> [WHAT TO WORK ON]:
**A.** Set down the passage on Chinese investment in India word for word, from "However, the question" up to and including "and development objectives.".
**B.** Sum up the passage on Chinese investment in India in two sentences.
**C.** According to the passage on Chinese investment in India, what could attracting Chinese firms to manufacture within India help do? List every effect it names.

> [EXTRACT TO READ]:
India imposed restrictive measures on Chinese firms’ participation in government contracts and investments in 2020, following the Galwan Valley clash. These curbs were rooted in national security concerns amid heightened border tensions and strategic distrust.

The Ministry of Finance’s move to ease these restrictions signals a possible recalibration of India’s economic diplomacy. It reflects the recognition that global supply chain realignments and domestic manufacturing goals may require pragmatic engagement, even with strategic competitors.

However, the question is not merely about permitting Chinese FDI, but about defining India’s own economic and industrial objectives before integrating such capital. Without clarity, policy risks becoming reactive rather than strategic.

If lifted without a roadmap, easing curbs could generate security vulnerabilities or miss opportunities for structural economic gains.

“Unless we create a roadmap outlining our priorities and where Chinese FDI fits into that scale, it is very difficult to say whether or not we should accept it.” — Shyam Saran

Strategic clarity precedes openness; without it, foreign investment decisions can undermine both security and development objectives.


2. Economic Rationale: Manufacturing, Exports, and Supply Chains

Chinese FDI is viewed as potentially supportive of India’s economic objectives, particularly in expanding manufacturing, integrating into global value chains, and boosting exports. These are central to India’s growth and employment strategy.

India also faces a persistent trade deficit with China. Attracting Chinese firms to manufacture within India could help substitute imports, deepen local value addition, and create leverage in bilateral economic relations.

> [DATA SEGMENT]:
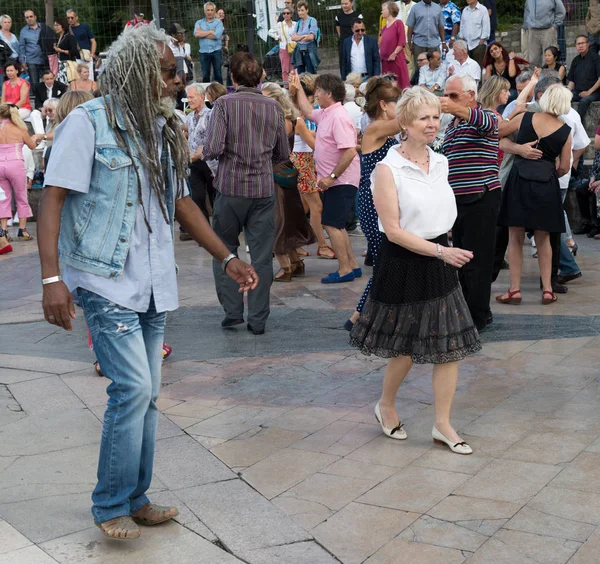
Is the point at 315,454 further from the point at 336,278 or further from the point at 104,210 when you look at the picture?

> [SOLUTIONS BY TASK]:
**A.**
However, the question is not merely about permitting Chinese FDI, but about defining India’s own economic and industrial objectives before integrating such capital. Without clarity, policy risks becoming reactive rather than strategic.

If lifted without a roadmap, easing curbs could generate security vulnerabilities or miss opportunities for structural economic gains.

“Unless we create a roadmap outlining our priorities and where Chinese FDI fits into that scale, it is very difficult to say whether or not we should accept it.” — Shyam Saran

Strategic clarity precedes openness; without it, foreign investment decisions can undermine both security and development objectives.

**B.** India restricted Chinese firms from government contracts and investments in 2020 after the Galwan Valley clash, citing national security, and the Ministry of Finance's move to ease these curbs may signal a recalibration of India's economic diplomacy. The passage argues that India must first define its own economic and industrial objectives, because Chinese investment could support manufacturing, value chains and exports, while easing the curbs without a roadmap could create security vulnerabilities or miss chances for structural economic gains.

**C.**
- Substitute imports
- Deepen local value addition
- Create leverage in bilateral economic relations